(Records from a dataset)
=======

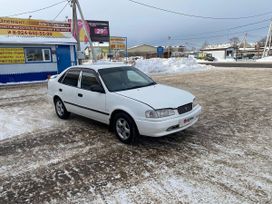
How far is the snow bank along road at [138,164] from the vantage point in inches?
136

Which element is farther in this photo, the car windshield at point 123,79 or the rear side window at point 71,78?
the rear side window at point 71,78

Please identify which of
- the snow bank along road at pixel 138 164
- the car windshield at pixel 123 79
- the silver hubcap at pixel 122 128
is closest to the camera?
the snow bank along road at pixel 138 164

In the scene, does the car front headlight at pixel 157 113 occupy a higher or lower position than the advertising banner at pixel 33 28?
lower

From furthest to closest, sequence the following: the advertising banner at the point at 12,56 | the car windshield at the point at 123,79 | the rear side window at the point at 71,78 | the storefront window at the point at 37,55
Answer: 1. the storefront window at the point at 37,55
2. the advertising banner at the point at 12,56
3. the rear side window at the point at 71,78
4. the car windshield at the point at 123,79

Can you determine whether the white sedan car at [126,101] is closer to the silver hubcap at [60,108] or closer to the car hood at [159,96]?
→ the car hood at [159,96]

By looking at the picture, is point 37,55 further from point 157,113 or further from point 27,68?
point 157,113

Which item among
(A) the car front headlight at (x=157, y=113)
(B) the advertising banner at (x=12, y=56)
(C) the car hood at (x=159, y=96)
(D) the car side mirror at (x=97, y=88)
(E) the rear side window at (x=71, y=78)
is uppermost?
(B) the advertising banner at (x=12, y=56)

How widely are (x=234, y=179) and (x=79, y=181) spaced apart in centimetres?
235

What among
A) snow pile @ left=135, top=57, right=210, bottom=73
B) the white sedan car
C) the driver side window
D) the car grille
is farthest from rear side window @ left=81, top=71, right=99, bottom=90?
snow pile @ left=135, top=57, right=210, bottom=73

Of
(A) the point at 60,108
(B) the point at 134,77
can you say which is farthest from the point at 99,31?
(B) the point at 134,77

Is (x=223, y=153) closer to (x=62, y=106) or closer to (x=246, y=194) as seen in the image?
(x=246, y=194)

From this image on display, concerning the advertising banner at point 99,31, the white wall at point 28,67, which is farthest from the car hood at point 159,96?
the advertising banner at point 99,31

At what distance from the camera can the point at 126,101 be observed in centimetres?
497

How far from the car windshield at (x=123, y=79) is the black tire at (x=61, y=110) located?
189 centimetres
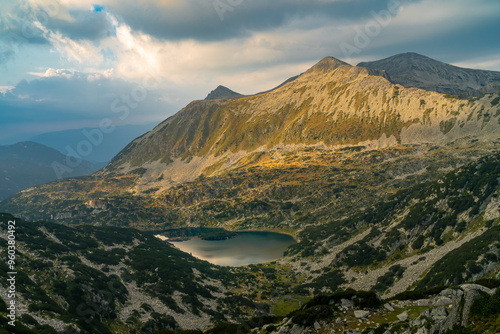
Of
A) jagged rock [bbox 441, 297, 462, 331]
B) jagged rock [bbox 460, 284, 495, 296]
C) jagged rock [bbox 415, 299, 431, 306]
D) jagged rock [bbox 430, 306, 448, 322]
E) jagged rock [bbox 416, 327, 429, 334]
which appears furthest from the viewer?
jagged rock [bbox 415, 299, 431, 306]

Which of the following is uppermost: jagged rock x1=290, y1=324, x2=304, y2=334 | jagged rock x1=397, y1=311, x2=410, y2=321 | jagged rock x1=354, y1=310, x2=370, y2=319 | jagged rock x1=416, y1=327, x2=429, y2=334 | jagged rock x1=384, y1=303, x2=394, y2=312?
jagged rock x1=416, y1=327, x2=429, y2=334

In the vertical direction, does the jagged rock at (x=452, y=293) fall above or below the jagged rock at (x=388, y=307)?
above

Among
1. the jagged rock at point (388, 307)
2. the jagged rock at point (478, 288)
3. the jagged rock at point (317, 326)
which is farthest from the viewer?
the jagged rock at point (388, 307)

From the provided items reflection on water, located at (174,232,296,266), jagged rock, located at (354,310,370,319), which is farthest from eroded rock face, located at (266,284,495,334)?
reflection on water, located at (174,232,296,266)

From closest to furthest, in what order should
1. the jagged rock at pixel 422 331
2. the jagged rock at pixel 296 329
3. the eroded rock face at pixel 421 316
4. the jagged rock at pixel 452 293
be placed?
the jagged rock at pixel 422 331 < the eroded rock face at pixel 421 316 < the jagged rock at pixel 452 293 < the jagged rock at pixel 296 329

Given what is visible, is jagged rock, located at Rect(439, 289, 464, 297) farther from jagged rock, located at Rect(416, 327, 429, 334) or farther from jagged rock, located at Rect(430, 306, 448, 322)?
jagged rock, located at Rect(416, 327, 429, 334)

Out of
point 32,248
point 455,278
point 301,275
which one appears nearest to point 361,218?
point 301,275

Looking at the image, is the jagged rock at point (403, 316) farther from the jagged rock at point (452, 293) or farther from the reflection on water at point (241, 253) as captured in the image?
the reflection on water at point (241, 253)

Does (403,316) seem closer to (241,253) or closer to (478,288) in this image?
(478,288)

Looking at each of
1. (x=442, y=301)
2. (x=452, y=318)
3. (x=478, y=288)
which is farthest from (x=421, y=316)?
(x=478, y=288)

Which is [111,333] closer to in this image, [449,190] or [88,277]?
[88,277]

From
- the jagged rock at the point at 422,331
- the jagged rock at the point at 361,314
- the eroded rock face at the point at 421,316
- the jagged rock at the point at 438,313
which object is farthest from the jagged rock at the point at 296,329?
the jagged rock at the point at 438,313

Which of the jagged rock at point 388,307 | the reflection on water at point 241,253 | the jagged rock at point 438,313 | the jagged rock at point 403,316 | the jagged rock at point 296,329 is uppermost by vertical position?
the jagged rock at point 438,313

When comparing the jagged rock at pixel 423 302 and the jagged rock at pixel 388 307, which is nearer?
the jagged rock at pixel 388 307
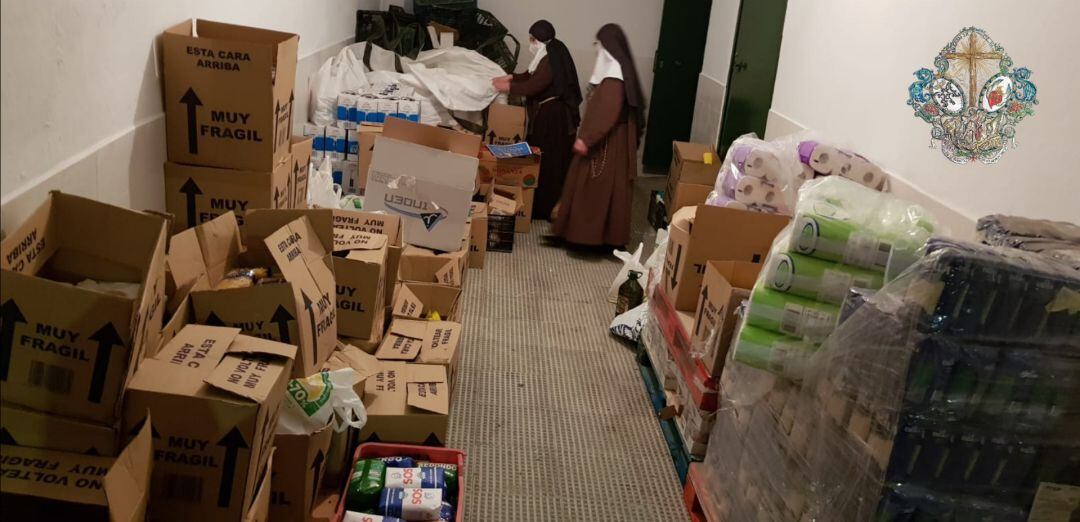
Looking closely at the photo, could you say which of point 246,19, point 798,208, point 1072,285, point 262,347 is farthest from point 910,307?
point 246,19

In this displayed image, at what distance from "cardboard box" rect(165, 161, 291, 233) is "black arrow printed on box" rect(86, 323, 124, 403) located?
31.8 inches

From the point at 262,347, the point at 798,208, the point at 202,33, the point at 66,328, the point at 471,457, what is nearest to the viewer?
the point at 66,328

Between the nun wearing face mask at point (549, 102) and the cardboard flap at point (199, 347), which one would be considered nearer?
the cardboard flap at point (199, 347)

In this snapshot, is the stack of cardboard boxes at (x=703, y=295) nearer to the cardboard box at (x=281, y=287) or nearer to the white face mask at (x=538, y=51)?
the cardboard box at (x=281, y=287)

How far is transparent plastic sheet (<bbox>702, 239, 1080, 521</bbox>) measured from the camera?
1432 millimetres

=======

The records above need to be restated word for word, with the pictures left out.

How far is the snow bank along road at [138,164] from the vantage point in inches?
136

Which element is farther in this photo, the car windshield at point 123,79 or the rear side window at point 71,78?
the rear side window at point 71,78

Please identify which of
- the snow bank along road at pixel 138 164
- the car windshield at pixel 123 79
- the silver hubcap at pixel 122 128
is closest to the camera?
the snow bank along road at pixel 138 164

In the scene, does the car front headlight at pixel 157 113 occupy a higher or lower position than the advertising banner at pixel 33 28?
lower

From furthest to closest, sequence the following: the advertising banner at the point at 12,56 | the car windshield at the point at 123,79 | the rear side window at the point at 71,78 | the storefront window at the point at 37,55
Answer: 1. the storefront window at the point at 37,55
2. the advertising banner at the point at 12,56
3. the rear side window at the point at 71,78
4. the car windshield at the point at 123,79

Can you determine whether the white sedan car at [126,101] is closer to the silver hubcap at [60,108] or closer to the car hood at [159,96]?
→ the car hood at [159,96]

By looking at the picture, is point 37,55 further from point 157,113 or further from point 27,68?
point 157,113

Which item among
(A) the car front headlight at (x=157, y=113)
(B) the advertising banner at (x=12, y=56)
(C) the car hood at (x=159, y=96)
(D) the car side mirror at (x=97, y=88)
(E) the rear side window at (x=71, y=78)
is uppermost?
(B) the advertising banner at (x=12, y=56)

How widely are (x=234, y=179) and (x=79, y=181) spaced apart in centimetres?
235

What among
A) snow pile @ left=135, top=57, right=210, bottom=73
B) the white sedan car
C) the driver side window
D) the car grille
is farthest from rear side window @ left=81, top=71, right=99, bottom=90?
snow pile @ left=135, top=57, right=210, bottom=73

Of
(A) the point at 60,108
(B) the point at 134,77
can you say which is farthest from the point at 99,31?
(B) the point at 134,77

Is (x=223, y=153) closer to (x=62, y=106) or closer to (x=246, y=194) as seen in the image?
(x=246, y=194)

From this image on display, concerning the advertising banner at point 99,31, the white wall at point 28,67, which is farthest from the car hood at point 159,96?
the advertising banner at point 99,31

At what distance from the camera can the point at 126,101 be observed in centimetres?
497

How far from the car windshield at (x=123, y=79) is the black tire at (x=61, y=110) located?
189 centimetres
Of
A) jagged rock [bbox 441, 297, 462, 331]
B) jagged rock [bbox 460, 284, 495, 296]
C) jagged rock [bbox 415, 299, 431, 306]
D) jagged rock [bbox 430, 306, 448, 322]
E) jagged rock [bbox 416, 327, 429, 334]
which appears furthest from the viewer?
jagged rock [bbox 415, 299, 431, 306]

Which of the following is uppermost: jagged rock x1=290, y1=324, x2=304, y2=334 | jagged rock x1=397, y1=311, x2=410, y2=321 | jagged rock x1=354, y1=310, x2=370, y2=319 | jagged rock x1=416, y1=327, x2=429, y2=334 | jagged rock x1=384, y1=303, x2=394, y2=312?
jagged rock x1=416, y1=327, x2=429, y2=334

In the vertical direction, does the jagged rock at (x=452, y=293) fall above or below the jagged rock at (x=388, y=307)?
above

Among
1. the jagged rock at point (388, 307)
2. the jagged rock at point (478, 288)
3. the jagged rock at point (317, 326)
which is farthest from the viewer?
the jagged rock at point (388, 307)

From the provided items reflection on water, located at (174,232,296,266), jagged rock, located at (354,310,370,319), which is farthest from eroded rock face, located at (266,284,495,334)?
reflection on water, located at (174,232,296,266)

From closest to furthest, in what order should
1. the jagged rock at pixel 422 331
2. the jagged rock at pixel 296 329
3. the eroded rock face at pixel 421 316
4. the jagged rock at pixel 452 293
be placed?
the jagged rock at pixel 422 331 < the eroded rock face at pixel 421 316 < the jagged rock at pixel 452 293 < the jagged rock at pixel 296 329

Given what is visible, is jagged rock, located at Rect(439, 289, 464, 297) farther from jagged rock, located at Rect(416, 327, 429, 334) or farther from jagged rock, located at Rect(430, 306, 448, 322)?
jagged rock, located at Rect(416, 327, 429, 334)

Out of
point 32,248
point 455,278
point 301,275
which one appears nearest to point 361,218?
point 301,275

Looking at the image, is the jagged rock at point (403, 316) farther from the jagged rock at point (452, 293) or farther from the reflection on water at point (241, 253) as captured in the image?
the reflection on water at point (241, 253)

Does (403,316) seem closer to (241,253) or closer to (478,288) in this image?
(478,288)

Looking at each of
1. (x=442, y=301)
2. (x=452, y=318)
3. (x=478, y=288)
which is farthest from (x=421, y=316)?
(x=478, y=288)

Which is [111,333] closer to in this image, [449,190] or [88,277]?
[88,277]

From
- the jagged rock at the point at 422,331
- the jagged rock at the point at 361,314
- the eroded rock face at the point at 421,316
- the jagged rock at the point at 438,313
which object is farthest from the jagged rock at the point at 296,329?
the jagged rock at the point at 438,313

Which of the jagged rock at point 388,307 | the reflection on water at point 241,253 | the jagged rock at point 438,313 | the jagged rock at point 403,316 | the jagged rock at point 296,329 is uppermost by vertical position?
the jagged rock at point 438,313

When comparing the jagged rock at pixel 423 302 and the jagged rock at pixel 388 307, which is nearer?
the jagged rock at pixel 388 307
Looking closely at the photo, could you say which of point 246,19, point 798,208, point 1072,285, point 262,347 is farthest from point 910,307?
point 246,19

In this displayed image, at what distance from "cardboard box" rect(165, 161, 291, 233) is "black arrow printed on box" rect(86, 323, 124, 403) located?
31.8 inches

From the point at 262,347, the point at 798,208, the point at 202,33, the point at 66,328, the point at 471,457, what is nearest to the viewer?
the point at 66,328

Between the nun wearing face mask at point (549, 102) and the cardboard flap at point (199, 347), which one would be considered nearer?
the cardboard flap at point (199, 347)

In this snapshot, is the stack of cardboard boxes at (x=703, y=295) nearer to the cardboard box at (x=281, y=287) or nearer to the white face mask at (x=538, y=51)?
the cardboard box at (x=281, y=287)

How far is transparent plastic sheet (<bbox>702, 239, 1080, 521</bbox>) measured from the camera?
1432 millimetres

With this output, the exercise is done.